Yazılım mimarisi ekipleri
(Software architecture)
Yeri konusunda sıkıntı olsa da çoğu zaman “Kurumsal Mimari” ekibi içinde. Bu ekipler ESB yi yönetiyor, SOA Governance yapıyor. Uygulama geliştirme tarafından kullanılan alt yapıyı ayakta tutuyor, ortak servislerin uygulama geliştirmesini yapıyor.  Dolayısıyla siz yazılım mimarisi fonksiyonu için bir uygulama mimarıyla iş görüşmesi yaptığınız zaman “az teknik” bulabilirsiniz. Şunu rahatlıkla söyleyebilirim. Yazılım mimarisinin fonksiyonu Türkiye de mimari açıdan çok iyi anlaşılmıştır. Bu yüzden iş olanakları açısından da oldukça çok fırsat vardır. Ancak organizasyonların Kurumsal Mimariyi sadece yazılım mimarisine indirgemeleri Kurumsal Mimarinin olası faydalarından yararlanamamalarına sebep olur.

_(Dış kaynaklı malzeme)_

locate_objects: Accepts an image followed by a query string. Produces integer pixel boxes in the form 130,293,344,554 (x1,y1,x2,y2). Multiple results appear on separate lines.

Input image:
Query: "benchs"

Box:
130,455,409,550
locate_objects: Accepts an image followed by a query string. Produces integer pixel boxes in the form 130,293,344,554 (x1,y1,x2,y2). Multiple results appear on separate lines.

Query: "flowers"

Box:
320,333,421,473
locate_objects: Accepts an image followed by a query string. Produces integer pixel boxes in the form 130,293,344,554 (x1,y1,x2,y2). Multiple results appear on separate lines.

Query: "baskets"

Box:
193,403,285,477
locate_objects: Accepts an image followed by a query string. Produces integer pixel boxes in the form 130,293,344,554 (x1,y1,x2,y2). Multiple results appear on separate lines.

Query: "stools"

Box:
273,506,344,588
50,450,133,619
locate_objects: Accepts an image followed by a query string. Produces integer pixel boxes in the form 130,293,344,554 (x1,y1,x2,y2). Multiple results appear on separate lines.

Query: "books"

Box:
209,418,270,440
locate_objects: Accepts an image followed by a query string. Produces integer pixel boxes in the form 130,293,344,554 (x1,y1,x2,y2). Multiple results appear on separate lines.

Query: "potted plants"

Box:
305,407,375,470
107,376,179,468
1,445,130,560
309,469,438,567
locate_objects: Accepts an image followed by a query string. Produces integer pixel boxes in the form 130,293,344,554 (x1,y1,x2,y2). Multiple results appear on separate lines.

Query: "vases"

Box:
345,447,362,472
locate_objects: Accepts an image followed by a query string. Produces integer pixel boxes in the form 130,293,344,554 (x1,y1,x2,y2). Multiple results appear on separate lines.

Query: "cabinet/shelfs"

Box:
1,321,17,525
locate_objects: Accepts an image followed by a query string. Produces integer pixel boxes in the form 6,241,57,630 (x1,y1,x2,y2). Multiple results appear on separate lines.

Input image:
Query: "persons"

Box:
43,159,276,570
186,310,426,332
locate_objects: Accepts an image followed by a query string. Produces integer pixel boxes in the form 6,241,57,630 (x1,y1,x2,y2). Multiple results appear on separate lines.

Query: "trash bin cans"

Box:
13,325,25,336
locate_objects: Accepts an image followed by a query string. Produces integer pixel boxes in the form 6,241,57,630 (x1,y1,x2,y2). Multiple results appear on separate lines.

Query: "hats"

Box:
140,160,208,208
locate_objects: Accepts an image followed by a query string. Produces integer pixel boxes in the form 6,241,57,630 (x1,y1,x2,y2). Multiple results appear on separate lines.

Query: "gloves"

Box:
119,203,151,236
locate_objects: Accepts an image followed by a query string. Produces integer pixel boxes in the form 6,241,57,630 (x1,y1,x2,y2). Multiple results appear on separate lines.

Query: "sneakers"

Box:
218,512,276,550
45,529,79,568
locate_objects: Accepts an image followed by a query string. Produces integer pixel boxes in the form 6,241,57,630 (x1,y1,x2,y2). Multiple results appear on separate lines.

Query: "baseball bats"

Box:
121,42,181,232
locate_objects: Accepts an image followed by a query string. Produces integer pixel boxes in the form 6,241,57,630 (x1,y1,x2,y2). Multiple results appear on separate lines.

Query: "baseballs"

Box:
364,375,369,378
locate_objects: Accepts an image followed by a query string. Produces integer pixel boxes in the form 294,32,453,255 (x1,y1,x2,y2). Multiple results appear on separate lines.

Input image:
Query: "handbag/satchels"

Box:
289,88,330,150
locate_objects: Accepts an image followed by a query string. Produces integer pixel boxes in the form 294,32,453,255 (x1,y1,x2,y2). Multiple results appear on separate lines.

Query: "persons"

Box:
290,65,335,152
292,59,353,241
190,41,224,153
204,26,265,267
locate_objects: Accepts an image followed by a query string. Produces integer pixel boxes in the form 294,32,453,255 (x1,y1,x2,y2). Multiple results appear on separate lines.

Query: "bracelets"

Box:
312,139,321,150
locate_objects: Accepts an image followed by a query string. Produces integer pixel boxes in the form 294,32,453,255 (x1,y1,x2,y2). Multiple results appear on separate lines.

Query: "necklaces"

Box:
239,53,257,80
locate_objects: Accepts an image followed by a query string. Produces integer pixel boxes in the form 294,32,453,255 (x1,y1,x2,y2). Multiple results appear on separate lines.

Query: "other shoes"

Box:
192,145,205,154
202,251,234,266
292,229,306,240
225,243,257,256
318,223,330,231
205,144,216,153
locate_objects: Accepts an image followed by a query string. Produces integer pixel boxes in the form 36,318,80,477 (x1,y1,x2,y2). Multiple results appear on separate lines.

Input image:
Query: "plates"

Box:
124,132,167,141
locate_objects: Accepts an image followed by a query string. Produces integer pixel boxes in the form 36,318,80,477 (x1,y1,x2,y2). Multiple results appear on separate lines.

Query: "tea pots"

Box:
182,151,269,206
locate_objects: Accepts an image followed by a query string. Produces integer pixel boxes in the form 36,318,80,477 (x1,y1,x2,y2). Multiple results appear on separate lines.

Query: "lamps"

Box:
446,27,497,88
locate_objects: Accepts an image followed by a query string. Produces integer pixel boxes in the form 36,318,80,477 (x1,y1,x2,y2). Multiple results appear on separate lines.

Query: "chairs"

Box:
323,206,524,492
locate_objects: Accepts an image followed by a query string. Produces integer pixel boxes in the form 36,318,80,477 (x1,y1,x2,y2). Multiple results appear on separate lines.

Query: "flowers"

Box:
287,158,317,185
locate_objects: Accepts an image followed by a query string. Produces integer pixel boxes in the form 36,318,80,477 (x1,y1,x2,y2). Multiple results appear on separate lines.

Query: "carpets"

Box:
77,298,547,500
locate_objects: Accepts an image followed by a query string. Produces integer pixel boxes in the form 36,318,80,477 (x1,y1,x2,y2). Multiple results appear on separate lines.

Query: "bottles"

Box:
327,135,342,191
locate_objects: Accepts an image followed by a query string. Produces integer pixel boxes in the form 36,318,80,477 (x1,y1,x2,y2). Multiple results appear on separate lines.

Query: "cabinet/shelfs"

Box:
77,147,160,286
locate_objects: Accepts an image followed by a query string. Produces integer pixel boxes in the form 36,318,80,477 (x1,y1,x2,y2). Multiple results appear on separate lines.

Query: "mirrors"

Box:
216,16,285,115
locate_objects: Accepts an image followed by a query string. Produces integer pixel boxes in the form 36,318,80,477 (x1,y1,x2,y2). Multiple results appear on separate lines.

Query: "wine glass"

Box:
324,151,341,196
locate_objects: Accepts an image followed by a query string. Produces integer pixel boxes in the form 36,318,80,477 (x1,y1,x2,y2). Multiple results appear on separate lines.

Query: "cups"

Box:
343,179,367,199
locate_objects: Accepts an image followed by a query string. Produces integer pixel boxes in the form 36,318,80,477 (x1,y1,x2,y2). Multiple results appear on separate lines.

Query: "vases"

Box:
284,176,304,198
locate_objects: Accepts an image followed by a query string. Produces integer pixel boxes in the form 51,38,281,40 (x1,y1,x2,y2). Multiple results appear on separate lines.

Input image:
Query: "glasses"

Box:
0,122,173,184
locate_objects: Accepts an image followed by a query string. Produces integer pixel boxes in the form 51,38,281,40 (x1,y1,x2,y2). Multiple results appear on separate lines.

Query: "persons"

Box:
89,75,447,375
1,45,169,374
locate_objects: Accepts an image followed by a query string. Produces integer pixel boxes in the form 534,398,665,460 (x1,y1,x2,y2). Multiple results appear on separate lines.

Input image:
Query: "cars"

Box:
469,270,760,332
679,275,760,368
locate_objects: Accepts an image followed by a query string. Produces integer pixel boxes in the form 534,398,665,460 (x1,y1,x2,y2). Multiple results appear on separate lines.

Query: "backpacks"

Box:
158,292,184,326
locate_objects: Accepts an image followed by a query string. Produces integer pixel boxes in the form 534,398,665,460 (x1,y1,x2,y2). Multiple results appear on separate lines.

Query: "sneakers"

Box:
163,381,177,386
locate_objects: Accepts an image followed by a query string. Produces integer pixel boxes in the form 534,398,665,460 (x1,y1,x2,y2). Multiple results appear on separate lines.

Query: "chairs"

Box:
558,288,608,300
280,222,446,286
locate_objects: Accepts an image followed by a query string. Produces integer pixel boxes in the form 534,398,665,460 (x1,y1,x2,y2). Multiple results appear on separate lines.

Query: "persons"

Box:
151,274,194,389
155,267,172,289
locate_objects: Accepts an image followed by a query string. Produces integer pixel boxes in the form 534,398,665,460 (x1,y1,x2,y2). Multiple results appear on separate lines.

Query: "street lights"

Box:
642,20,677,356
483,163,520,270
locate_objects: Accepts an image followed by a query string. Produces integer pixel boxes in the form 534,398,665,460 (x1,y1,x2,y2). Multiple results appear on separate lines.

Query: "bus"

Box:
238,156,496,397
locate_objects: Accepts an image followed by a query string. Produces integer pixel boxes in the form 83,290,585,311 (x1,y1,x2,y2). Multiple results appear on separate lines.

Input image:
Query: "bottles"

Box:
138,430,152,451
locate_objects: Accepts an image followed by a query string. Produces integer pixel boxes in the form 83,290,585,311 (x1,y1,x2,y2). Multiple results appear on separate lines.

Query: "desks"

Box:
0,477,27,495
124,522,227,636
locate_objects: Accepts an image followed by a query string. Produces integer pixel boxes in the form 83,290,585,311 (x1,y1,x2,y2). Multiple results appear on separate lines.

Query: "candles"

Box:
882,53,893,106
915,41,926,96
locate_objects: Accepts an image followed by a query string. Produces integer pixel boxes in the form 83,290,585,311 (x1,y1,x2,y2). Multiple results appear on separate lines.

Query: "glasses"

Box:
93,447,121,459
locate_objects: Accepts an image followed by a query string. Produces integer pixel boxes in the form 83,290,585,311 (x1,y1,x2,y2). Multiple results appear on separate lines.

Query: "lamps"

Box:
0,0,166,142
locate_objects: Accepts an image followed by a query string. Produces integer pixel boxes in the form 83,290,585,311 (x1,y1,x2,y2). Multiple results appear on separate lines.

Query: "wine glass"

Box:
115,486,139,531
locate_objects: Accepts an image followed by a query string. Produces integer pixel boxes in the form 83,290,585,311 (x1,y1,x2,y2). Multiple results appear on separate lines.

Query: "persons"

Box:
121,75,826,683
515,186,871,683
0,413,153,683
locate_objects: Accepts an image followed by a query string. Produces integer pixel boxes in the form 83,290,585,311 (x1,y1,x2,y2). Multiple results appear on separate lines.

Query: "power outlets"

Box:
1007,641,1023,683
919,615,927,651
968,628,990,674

(Tip sınıflandırması herhangi bir metodolojiye dayanmamaktadır, sadece kendi fikrimdir)

A tipi : Büyük kurumlardaki yapılanma. Kurumun Bilişim Teknolojileri departmanı altında  “Kurumsal mimari ya da Mimari” adı ile veri mimarisi, uygulama mimarisi ve yazılım mimarisi gibi takımlar bulunuyor.  İş mimarisi iş biriminde ve teknoloji mimarisi ekipleri  altyapı geliştirme ekiplerinde yer alıyor.

B tipi :  Orta ölçekli kurumlardaki yapılanma. Kurumun Bilişim Teknolojileri departmanı altında  “Kurumsal mimari ya da Mimari ve İş Zekası ya da Uygulama Altyapı” adı ile veri mimarisi, ve yazılım mimarisi gibi takımlar bulunuyor.  İş mimarisi, uygulama mimarisi  ve teknoloji mimarisi   yapılmıyor.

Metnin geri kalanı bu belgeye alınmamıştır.